Dataset rows:
·····

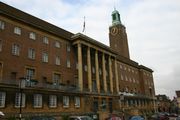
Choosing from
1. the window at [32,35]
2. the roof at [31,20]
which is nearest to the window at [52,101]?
the window at [32,35]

·····

Task description: Transcribe the text of the rows above line for line, omitting the pictures.

Response to the task:
Choosing from
1. the window at [32,35]
2. the roof at [31,20]
which is nearest to the window at [52,101]?
the window at [32,35]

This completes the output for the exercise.